There's a good reason why you may be unfamiliar with Carménère: the Old World grape variety was nearly wiped out after an outbreak of phylloxera. A few vines made their way to Chile as winemakers resettled and the variety was interplanted with Merlot grapes and forgotten about for over a century! The wine tastes similar to a Merlot or Cab, but with deeper flavors. 

Carménère has a medium body, which makes it a versatile wine to pair with foods. The aroma is dark like chocolate or coffee. Spice and wood notes linger on the tongue, backed by hints of blackberry or cherry. Since the wine is complex, it can take the intense flavors from spiced dishes, such as tagines. It's also a go-to choice for hearty comfort food meals from coq au vin or braised beef to slow-smoked and barbecued dishes. 

 

Cabernet Sauvignon 

Cabernet Sauvignon is a great choice to serve at parties when you're not sure what type of wine others will most enjoy. It's popular, reliable, and tasty. These same characteristics make Cabernet Sauvignon a perfect choice for pairing with a wide variety of foods. 

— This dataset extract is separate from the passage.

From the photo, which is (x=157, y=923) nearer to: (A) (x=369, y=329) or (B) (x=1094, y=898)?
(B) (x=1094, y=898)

Our Cabernet Sauvignon has a full body yet goes down smooth, helped along by tastes of dark berries like currant, elderberry, or black cherry. The aroma contains stone fruit, almond, and jam notes. 

This is a popular red wine for appetizers, as it pairs well with cheese and charcuteries. It's bold enough to complement the flavors in a range of cheeses and cured meats, yet not so heavy that it will dull the palate. 

Continuing on to the main event, the Cabernet Sauvignon traditionally is served with heartier meals. That might be a meat-based dish or rich stew, but these days it's just as likely to be a pasta with red sauce or an umami-rich mushroom quiche, served alongside a side salad. And while classic advice warns against serving red wine with fish, this wine will complement meatier fishes such as swordfish or tuna. 

Don't overlook sweet pairings for this bold red wine. Cabernet Sauvignon is a favorite selection for serving with chocolate; serve the wine with a sweeter food and the mocha chocolate notes in the wine will come out nicely. 

 

Wine pairing is up to you

Wine snobs may disagree, but there's no right or wrong when it comes to wine; there's only what you like. So, if you prefer red wines to white wines, serve a red wine with fish (yes, really). These food and wine pairing ideas are just options. They're meant to inspire you to think about the flavors in your favorite wines and how those pair well with commonly served meals. With these tips, you'll be able to select the best types of wines to serve with food while remaining open to try new combinations.